Southern Mexico bears brunt of flooding

Heavy rains have caused havoc across central America

The heaviest rains in 40 years have been pummelling southern Mexico, causing rivers to flood and thousands to flee their homes.


BBC's Central America Correspondent Peter Greste: "Dozens of roads are closed"
The government has declared a state of emergency in the state of Tabasco, where at least five people have been killed.

And the deluge is not yet over.

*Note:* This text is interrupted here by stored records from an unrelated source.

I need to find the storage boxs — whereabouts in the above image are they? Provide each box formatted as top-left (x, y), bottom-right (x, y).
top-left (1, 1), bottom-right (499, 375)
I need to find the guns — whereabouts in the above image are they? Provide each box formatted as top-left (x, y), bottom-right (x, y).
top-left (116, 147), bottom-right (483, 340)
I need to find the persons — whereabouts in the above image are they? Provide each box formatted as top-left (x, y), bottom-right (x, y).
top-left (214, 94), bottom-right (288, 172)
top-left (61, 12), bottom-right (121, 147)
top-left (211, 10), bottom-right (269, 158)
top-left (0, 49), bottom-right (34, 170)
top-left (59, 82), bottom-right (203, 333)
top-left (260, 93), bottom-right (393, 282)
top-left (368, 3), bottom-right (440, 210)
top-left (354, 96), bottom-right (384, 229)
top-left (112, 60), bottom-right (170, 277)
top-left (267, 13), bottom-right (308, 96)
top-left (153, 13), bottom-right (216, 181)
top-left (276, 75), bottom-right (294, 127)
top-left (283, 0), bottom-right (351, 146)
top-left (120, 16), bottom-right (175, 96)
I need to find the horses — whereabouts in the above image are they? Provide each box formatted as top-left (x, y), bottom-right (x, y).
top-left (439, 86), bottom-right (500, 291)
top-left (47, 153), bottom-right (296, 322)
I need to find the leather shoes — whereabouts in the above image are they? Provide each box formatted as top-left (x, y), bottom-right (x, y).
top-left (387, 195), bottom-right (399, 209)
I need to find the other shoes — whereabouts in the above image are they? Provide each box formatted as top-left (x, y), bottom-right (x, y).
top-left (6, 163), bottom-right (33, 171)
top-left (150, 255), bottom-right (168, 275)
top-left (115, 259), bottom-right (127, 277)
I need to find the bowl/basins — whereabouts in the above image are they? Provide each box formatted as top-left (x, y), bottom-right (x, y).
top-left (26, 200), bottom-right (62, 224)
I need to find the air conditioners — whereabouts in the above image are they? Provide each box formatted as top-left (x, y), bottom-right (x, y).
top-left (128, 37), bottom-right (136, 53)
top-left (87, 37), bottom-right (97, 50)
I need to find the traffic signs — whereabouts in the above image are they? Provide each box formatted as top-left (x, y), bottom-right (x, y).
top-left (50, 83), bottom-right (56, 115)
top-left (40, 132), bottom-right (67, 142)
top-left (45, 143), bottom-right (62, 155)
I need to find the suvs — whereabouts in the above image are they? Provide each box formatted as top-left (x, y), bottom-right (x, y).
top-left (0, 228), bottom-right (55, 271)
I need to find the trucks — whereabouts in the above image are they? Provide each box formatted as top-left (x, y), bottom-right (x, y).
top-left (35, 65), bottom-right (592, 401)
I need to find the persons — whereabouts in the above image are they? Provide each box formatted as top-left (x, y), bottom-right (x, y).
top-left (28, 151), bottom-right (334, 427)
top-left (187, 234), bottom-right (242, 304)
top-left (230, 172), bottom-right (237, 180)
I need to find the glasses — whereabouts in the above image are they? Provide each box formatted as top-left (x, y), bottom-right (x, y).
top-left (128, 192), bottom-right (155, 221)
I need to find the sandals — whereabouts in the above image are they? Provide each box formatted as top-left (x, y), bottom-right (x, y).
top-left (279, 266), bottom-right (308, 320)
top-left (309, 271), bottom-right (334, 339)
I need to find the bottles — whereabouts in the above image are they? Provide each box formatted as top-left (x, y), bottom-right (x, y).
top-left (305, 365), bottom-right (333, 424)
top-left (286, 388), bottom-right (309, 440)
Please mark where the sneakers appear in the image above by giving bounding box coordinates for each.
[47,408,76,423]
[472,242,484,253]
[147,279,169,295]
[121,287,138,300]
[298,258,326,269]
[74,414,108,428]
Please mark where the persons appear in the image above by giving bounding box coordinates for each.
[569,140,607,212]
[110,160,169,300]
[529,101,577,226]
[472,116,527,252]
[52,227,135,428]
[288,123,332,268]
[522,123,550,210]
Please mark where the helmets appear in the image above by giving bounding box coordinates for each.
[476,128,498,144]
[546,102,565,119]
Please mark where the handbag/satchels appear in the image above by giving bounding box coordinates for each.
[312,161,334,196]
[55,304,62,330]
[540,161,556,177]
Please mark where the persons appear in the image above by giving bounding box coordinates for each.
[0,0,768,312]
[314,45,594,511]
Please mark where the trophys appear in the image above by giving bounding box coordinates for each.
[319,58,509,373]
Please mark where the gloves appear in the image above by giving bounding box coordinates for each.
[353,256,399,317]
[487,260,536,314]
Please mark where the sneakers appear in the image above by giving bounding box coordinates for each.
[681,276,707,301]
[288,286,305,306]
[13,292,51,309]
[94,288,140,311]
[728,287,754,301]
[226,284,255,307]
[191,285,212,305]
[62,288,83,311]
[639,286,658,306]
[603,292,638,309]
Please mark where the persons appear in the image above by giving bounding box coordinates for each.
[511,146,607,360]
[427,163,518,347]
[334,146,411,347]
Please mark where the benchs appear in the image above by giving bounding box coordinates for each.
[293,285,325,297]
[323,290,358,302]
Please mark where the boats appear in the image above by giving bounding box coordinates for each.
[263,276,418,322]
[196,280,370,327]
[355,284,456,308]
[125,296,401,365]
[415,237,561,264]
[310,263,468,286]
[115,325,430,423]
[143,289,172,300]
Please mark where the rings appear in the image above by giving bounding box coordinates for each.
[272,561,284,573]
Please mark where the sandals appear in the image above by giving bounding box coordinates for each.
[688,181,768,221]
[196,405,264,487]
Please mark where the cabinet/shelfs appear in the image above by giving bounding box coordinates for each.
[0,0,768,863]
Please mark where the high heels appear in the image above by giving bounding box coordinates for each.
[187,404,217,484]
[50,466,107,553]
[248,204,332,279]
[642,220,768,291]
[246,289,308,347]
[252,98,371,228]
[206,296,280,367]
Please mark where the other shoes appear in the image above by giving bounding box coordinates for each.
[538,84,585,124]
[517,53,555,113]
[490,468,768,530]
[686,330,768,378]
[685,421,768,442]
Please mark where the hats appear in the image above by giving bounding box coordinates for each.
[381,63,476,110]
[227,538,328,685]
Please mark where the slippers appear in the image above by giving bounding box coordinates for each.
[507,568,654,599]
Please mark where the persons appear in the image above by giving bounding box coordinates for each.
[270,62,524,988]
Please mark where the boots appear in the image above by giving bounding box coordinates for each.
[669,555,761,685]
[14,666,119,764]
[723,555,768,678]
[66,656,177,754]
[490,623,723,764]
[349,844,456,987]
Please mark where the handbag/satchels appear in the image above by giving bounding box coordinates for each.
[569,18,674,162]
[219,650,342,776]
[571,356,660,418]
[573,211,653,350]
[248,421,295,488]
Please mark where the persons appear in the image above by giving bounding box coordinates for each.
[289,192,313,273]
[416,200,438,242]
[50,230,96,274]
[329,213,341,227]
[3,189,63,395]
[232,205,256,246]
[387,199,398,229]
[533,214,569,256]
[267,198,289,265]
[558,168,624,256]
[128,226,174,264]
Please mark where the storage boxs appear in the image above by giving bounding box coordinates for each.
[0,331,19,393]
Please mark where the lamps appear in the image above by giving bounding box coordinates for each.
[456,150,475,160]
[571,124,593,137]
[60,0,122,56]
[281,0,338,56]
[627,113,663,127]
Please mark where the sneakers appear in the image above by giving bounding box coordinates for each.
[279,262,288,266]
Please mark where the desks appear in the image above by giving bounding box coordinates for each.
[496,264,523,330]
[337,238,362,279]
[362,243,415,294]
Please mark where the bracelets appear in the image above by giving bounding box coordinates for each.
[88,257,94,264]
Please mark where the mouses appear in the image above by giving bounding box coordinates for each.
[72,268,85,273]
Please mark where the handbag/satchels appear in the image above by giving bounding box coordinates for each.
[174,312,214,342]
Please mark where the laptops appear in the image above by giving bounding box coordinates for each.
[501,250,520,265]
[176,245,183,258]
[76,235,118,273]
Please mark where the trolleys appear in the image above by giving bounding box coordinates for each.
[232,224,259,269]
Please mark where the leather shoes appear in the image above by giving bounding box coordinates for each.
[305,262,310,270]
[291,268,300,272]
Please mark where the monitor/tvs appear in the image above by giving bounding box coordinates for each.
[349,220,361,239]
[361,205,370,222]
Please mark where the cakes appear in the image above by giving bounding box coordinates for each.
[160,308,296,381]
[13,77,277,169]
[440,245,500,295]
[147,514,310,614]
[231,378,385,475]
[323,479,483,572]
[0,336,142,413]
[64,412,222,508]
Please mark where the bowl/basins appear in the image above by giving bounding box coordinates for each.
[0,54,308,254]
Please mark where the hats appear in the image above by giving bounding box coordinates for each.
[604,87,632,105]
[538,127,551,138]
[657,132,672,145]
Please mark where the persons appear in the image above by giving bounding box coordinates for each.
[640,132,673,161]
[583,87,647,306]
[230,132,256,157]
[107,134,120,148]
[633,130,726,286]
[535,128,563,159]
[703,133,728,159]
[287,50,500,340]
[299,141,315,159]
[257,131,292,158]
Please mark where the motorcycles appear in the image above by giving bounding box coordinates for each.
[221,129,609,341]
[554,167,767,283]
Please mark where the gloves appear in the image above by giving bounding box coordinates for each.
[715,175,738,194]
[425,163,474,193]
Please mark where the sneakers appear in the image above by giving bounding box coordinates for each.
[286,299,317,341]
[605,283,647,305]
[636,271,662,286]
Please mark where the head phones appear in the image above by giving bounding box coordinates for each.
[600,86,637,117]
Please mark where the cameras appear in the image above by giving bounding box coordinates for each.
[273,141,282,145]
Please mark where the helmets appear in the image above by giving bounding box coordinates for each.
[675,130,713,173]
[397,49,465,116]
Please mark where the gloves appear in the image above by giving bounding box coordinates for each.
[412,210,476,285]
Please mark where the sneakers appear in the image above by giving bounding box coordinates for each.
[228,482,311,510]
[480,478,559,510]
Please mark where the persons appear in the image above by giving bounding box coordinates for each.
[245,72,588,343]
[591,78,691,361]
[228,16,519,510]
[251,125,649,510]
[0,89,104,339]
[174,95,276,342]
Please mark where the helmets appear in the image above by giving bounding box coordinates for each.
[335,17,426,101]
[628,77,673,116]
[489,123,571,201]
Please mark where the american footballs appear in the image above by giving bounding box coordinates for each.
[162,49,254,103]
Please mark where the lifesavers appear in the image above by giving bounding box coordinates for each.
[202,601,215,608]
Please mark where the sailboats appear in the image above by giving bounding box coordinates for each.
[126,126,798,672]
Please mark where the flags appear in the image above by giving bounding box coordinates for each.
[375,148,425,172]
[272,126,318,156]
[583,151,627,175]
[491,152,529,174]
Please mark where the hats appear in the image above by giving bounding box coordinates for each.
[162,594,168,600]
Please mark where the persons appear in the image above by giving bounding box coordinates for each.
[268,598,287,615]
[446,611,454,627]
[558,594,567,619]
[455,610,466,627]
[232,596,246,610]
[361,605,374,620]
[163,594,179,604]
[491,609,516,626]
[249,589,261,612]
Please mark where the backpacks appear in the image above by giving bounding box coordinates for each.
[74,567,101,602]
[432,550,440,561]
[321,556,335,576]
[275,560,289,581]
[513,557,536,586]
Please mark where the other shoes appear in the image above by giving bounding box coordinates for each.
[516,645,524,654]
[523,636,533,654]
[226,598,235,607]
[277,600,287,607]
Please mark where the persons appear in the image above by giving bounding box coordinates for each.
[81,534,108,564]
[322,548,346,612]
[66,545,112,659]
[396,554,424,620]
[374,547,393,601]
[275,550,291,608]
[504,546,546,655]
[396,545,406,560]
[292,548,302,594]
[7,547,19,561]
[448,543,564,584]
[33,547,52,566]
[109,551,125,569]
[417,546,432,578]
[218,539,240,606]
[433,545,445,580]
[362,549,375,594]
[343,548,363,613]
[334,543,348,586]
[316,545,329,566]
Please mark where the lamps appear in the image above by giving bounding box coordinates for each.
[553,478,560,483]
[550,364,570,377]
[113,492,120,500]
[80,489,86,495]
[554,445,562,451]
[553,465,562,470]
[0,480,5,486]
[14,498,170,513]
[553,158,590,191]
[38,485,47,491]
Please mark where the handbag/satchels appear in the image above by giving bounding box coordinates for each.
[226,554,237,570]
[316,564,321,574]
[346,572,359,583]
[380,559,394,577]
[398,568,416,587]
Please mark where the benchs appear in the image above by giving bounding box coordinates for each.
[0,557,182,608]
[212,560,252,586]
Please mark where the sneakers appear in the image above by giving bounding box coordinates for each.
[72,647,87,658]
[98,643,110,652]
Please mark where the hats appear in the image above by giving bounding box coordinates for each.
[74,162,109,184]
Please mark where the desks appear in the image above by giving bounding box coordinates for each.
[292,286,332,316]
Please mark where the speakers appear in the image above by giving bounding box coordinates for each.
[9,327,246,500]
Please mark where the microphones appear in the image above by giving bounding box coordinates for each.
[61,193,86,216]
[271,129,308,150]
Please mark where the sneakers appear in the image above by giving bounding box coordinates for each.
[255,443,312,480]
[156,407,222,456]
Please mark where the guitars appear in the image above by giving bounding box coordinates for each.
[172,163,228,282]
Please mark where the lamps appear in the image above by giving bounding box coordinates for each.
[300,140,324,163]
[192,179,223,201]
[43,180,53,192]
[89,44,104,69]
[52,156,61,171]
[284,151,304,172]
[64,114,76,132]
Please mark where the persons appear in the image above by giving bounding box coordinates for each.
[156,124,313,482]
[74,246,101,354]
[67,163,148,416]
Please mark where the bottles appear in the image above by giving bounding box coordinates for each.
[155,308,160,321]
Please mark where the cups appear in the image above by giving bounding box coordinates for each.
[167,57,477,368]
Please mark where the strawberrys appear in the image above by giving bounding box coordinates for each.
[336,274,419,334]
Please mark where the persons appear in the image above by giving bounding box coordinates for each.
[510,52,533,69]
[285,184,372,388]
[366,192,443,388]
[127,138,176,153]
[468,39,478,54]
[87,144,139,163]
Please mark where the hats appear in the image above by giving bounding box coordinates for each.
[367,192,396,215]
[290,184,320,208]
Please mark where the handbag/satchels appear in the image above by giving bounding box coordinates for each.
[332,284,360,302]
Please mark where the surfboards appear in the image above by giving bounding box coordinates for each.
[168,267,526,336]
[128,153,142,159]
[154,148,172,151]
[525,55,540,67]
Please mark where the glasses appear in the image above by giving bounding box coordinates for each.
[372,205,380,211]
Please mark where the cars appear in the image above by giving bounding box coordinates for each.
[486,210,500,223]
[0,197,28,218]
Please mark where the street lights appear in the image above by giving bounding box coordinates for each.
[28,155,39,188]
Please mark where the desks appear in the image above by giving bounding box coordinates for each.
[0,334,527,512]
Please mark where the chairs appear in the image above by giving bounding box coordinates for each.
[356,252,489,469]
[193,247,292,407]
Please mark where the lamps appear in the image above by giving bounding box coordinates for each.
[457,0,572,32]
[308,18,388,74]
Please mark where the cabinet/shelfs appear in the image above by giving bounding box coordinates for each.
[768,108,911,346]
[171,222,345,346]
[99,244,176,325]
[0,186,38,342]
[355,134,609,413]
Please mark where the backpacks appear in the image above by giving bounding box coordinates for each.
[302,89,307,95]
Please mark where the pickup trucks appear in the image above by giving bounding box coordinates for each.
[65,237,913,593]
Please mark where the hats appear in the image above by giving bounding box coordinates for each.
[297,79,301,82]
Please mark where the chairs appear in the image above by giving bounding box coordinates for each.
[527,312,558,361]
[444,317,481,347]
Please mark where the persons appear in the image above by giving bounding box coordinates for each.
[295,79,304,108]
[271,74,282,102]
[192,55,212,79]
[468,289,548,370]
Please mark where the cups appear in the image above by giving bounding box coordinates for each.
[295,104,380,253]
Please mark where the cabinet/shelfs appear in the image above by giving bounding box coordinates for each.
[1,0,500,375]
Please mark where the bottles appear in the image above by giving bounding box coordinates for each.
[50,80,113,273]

Weather forecasters are predicting at least 24 hours of torrential downpour, which could mean as much as 35cm of rain.

Southern Mexico is bearing the brunt of wider flooding across Central America, which has barely recovered from the devastation wrought last year by Hurricane Mitch.


[ image:  ]
The latest extreme weather conditions, caused by a tropical depression in the Gulf of Campeche, have flooded five rivers in Tabasco and caused about 53,000 to abandon their homes in search of safety.

In the neighbouring state of Veracruz at least two people have died.

The federal government has declared four municipalities in Tabasco disaster zones and local officials have sent the military to help evacuate residents of some 100 towns along three major rivers.

The National Water Commission has warned that, on top of the rainfall, it may have to release water backed up behind hydro-electric dams upstream to stop them bursting.


[ image: A member of the Nicaraguan Red Cross rescues a young boy]
A member of the Nicaraguan Red Cross rescues a young boy
This could cause the state's five main rivers to rise by an additional 30cm.

State officials in the neighbouring state of Chiapas, which serves as a watershed for Tabasco, have already let some water go from the Penitas reserve.

To the north-west, heavy rain forced authorities in the state of Hidalgo to release water from La Esperanza dam, causing two rivers to flood and sending thousands to emergency shelters

"We could have a catastrophic situation," said Gilberto Segovia, an official for the commission.

All eyes are now on Tabasco's state capital, Villahermosa, where the Grijalva river - one of the country's biggest - and the Carrizal river have flooded due to nearly a week of rain.

Airport closure

The rains have also forced officials to close the airport in the city of Oaxaca, which is disastrous news for victims of last week's earthquake, who have been depending on airlifted relief supplies.

Dozens of roads are closed, either by flooding or mud slides.

Beyond Mexico's borders the effects of the tropical depression have been felt in other Central American states. Guatemala, Nicaragua, Honduras and El Salvador have already suffered from three weeks of heavy downpours.

In total more than 50 people have been killed and 100,000 have been forced to evacuate.

Some large areas are facing epidemics and food shortages .

Millions of dollars worth of crops across the region have been ruined and outbreaks of malaria, cholera and dengue fever have been reported in some of the worst hit areas.